**Text under study:**
※ ※ ※

American anti-pornography nonprofit organization

Fight the New Drug (FTND) is an American nonprofit and non-legislative anti-pornography organization based in Utah. The group has roots dating back to 2006, being incorporated in 2008 and receiving nonprofit status in March 2009. FTND describes pornography as analogous to a drug and argues that it is a public health issue.

==Activities==
The group works with people aged 18 to 24 through presentations and video campaigns, and student outreach activities in public school districts within Utah. In a 2015 campaign, FTND posted 100 billboards in the San Francisco Bay Area stating, "Porn Kills Love". In March 2018, the Kansas City Royals held a FTND anti-pornography seminar for players during their spring training, and in November of that year, FTND released a three-part documentary film entitled Brain, Heart, World. In addition, the group promotes its campaign via a social media presence, branded merchandise, such as T-shirts, and marketing kits.

※ ※ ※

Stored items
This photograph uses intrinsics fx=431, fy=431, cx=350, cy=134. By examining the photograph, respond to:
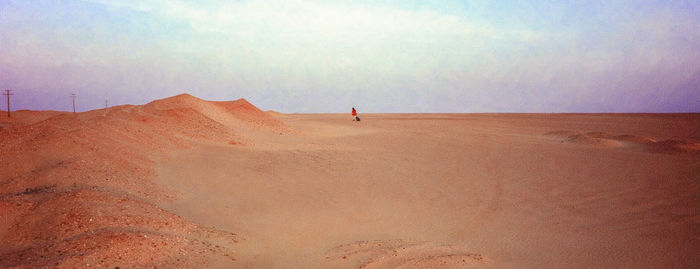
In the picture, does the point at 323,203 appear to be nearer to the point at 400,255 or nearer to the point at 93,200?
the point at 400,255

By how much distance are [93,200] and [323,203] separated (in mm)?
4700

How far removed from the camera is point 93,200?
306 inches

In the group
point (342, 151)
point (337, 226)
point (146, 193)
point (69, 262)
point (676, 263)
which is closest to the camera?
point (69, 262)

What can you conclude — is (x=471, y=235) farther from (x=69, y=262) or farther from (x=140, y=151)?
(x=140, y=151)

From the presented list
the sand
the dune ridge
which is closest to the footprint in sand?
the sand

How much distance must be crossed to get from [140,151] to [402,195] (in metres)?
7.93

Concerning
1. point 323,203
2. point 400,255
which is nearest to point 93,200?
point 323,203

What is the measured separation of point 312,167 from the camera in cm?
1378

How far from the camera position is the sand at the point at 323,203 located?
21.5 ft

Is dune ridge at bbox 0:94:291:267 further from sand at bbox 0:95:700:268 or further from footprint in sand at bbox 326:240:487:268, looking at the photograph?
footprint in sand at bbox 326:240:487:268

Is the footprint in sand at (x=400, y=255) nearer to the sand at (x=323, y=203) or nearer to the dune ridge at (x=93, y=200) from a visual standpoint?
the sand at (x=323, y=203)

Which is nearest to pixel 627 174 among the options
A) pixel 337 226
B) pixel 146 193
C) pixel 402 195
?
pixel 402 195

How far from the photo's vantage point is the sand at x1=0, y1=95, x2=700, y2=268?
655cm

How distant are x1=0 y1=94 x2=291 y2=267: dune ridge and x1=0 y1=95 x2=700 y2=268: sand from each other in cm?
4
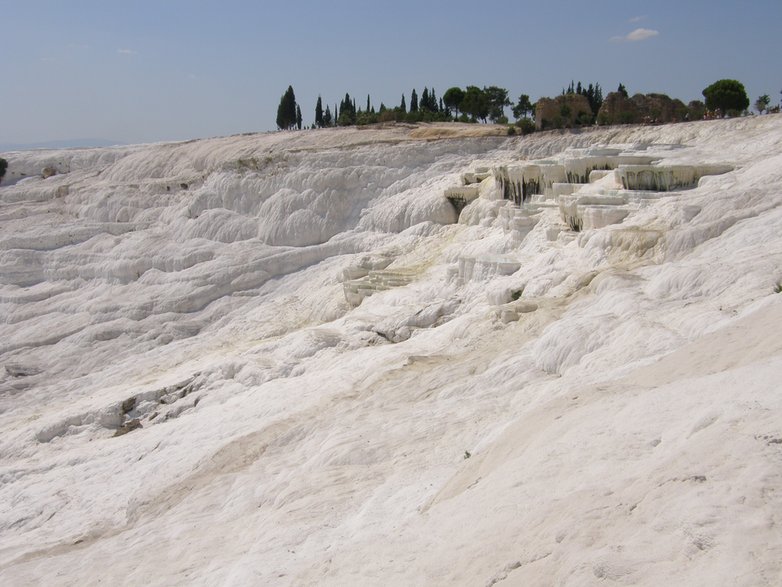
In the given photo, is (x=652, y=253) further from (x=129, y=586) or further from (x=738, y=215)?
(x=129, y=586)

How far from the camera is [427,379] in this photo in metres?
11.2

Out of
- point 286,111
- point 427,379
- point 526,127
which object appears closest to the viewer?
point 427,379

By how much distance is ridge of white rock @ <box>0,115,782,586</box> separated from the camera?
5.38 m

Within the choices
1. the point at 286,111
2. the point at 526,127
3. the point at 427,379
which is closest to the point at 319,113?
the point at 286,111

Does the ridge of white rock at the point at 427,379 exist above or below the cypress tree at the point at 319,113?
below

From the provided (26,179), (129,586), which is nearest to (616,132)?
(129,586)

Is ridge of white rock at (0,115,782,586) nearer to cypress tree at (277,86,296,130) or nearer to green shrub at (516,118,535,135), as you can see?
green shrub at (516,118,535,135)

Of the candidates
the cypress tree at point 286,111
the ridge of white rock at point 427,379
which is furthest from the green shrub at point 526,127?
the cypress tree at point 286,111

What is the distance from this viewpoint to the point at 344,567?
626 centimetres

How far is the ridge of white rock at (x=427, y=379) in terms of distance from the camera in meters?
5.38

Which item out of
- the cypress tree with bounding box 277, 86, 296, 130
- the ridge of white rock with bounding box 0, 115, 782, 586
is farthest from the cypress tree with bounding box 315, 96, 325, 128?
the ridge of white rock with bounding box 0, 115, 782, 586

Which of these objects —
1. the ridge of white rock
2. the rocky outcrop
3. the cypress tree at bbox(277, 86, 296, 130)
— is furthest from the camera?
the cypress tree at bbox(277, 86, 296, 130)

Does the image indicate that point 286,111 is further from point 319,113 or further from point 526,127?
point 526,127

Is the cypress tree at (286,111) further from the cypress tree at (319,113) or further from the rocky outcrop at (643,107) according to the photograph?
the rocky outcrop at (643,107)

※ ※ ※

**Tasks to complete:**
1 > Condense the paragraph beginning "The group works with people aged 18 to 24" from the text about Fight the New Drug into a bulleted list that keeps its main facts.
2 > According to the text about Fight the New Drug, when did the group receive nonprofit status?
The records have no connection to the text about Fight the New Drug.

**Per-task answers:**
1 >
- Works with people aged 18 to 24 through presentations and video campaigns, plus student outreach in Utah public school districts
- 2015: posted 100 "Porn Kills Love" billboards in the San Francisco Bay Area
- March 2018: held an anti-pornography seminar for Kansas City Royals players during spring training
- November 2018: released the three-part documentary *Brain, Heart, World*
- Promotes its campaign through social media, branded merchandise such as T-shirts, and marketing kits

2 > March 2009